===== TEXTE À LIRE
Du XVIIe au XIXe s.
La fabrication des premières trompes, à la fin du 17e siècle, était assurée par les chaudronniers qui produisaient aussi trompettes, timbales et cymbales, à côté des ustensiles de cuivre d’usage courant. Parmi les plus anciens « faiseurs » ou « facteurs » de trompes, on relève les noms de Crétien (ou Crestien, ou Chrétien), de Le Brun et surtout de Raoux dont quatre générations se sont succédées jusqu’au 19ème siècle.
Etienne-François Périnet
C’est chez le dernier, Auguste Raoux, qu’un jeune ouvrier originaire de Savoie s’initie au métier dans les années 1820. Etienne-François Périnet – c’est lui – apprend vite: il n’a pas seulement une habileté manuelle, il a également une curiosité insatiable et un sens de l’observation constamment en éveil. Chez Raoux, on fabrique de tout, mais il s’intéresse particulièrement aux instruments à pistons récemment apparus en Allemagne et qui en sont encore à leurs premiers balbutiements. En 1829, François Périnet (qui a abandonné son premier prénom) a l’idée d’ajouter un troisième piston au cornet qui n’en comportait jusqu’alors que deux, donnant ainsi à l’instrument une échelle de notes complète. Et pour mieux exploiter cette innovation, il décide de s’installer à son compte.
Désormais les inventions vont se succéder. En 1834, c’est un nouveau modèle de cornet qui n’est autre que celui qu’on connaît actuellement. En 1838, il met au point un piston à ouvertures décalées, beaucoup plus performant que le procédé alors en usage : connu sous le nom de « système Périnet », il est encore aujourd’hui utilisé pour la trompette et pour certains modèles de cor. L’année 1841 voit la création d’un « piston-basse », un gros instrument à quatre pistons qui préfigure le tuba moderne…
Adolphe Sax
Mais Périnet a un concurrent redoutable en la personne d’Adolphe Sax, un facteur d’instruments d’origine belge, inventeur entre autres du saxophone et de la famille des saxhorns (alto, basse, tuba, etc.). Sax n’est pas qu’un créateur imaginatif, c’est aussi un financier avisé et solide, doublé d’un intrigant habile. En 1845, il parvient à obtenir une exclusivité totale pour la fourniture d’instruments à vent aux armées et à la marine ainsi qu’aux théâtres publics. Le marché est énorme, et surtout les instruments de Sax bénéficient ainsi d’une reconnaissance officielle qui marginalise les autres.
==========
===== LIGNES DE DONNÉES
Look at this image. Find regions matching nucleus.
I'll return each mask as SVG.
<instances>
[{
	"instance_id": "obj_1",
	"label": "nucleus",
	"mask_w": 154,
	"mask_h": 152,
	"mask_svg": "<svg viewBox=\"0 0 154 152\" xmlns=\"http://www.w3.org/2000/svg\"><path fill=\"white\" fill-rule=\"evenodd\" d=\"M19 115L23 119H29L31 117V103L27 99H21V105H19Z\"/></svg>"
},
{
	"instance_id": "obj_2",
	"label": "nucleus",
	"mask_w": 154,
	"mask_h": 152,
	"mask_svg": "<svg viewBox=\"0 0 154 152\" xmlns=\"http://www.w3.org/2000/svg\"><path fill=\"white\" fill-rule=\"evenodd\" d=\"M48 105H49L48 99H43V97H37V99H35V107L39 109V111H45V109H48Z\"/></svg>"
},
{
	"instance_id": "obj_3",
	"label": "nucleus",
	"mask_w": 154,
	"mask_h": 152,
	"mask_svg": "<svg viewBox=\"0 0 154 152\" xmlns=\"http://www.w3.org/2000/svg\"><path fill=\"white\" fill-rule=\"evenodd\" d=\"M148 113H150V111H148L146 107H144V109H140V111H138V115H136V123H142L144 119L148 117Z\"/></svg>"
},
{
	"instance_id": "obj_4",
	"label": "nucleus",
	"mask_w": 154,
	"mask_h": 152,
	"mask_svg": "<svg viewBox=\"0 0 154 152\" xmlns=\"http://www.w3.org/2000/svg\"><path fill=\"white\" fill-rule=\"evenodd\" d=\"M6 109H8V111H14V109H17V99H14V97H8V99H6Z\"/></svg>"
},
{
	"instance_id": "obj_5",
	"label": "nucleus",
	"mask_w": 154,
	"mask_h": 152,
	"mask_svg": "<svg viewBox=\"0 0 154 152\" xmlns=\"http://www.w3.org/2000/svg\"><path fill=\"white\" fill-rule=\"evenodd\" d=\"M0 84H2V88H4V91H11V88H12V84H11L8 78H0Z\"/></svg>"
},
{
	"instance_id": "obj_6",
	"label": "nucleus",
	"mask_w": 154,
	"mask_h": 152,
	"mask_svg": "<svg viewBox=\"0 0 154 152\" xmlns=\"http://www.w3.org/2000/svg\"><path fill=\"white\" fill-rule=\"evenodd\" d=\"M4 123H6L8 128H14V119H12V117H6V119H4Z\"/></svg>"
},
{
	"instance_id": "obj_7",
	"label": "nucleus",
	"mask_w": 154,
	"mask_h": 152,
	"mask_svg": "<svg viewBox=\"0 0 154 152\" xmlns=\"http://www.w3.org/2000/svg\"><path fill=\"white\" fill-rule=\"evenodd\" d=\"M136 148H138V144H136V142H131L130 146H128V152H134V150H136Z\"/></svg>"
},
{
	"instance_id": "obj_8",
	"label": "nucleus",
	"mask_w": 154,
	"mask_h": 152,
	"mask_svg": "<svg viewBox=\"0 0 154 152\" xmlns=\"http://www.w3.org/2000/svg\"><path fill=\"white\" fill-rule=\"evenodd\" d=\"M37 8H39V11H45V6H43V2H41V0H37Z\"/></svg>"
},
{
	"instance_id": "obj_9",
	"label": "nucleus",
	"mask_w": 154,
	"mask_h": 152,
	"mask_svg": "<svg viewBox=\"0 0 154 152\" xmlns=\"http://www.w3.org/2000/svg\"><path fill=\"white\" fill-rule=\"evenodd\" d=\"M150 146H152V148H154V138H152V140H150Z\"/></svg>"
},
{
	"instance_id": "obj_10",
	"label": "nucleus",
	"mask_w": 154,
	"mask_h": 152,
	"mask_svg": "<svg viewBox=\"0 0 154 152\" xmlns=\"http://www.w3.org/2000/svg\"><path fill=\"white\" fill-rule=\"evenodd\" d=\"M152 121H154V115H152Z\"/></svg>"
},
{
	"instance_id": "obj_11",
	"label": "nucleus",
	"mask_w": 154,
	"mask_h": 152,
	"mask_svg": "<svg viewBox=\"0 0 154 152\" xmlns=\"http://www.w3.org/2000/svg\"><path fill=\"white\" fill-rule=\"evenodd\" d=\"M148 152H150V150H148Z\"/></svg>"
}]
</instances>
==========
◆ **À FAIRE**:
a – Recopiez, s'il vous plaît, le passage du texte sur la facture d'instruments de « Du XVIIe au » à « jusqu’au 19ème siècle. ».
b – Relevez toutes les années précises citées dans le texte sur la facture d'instruments, sans compter les décennies.
Les enregistrements ne servent à rien ici.

◆ **RÉPONSES**:
a –
Du XVIIe au XIXe s.
La fabrication des premières trompes, à la fin du 17e siècle, était assurée par les chaudronniers qui produisaient aussi trompettes, timbales et cymbales, à côté des ustensiles de cuivre d’usage courant. Parmi les plus anciens « faiseurs » ou « facteurs » de trompes, on relève les noms de Crétien (ou Crestien, ou Chrétien), de Le Brun et surtout de Raoux dont quatre générations se sont succédées jusqu’au 19ème siècle.

b – 1829, 1834, 1838, 1841, 1845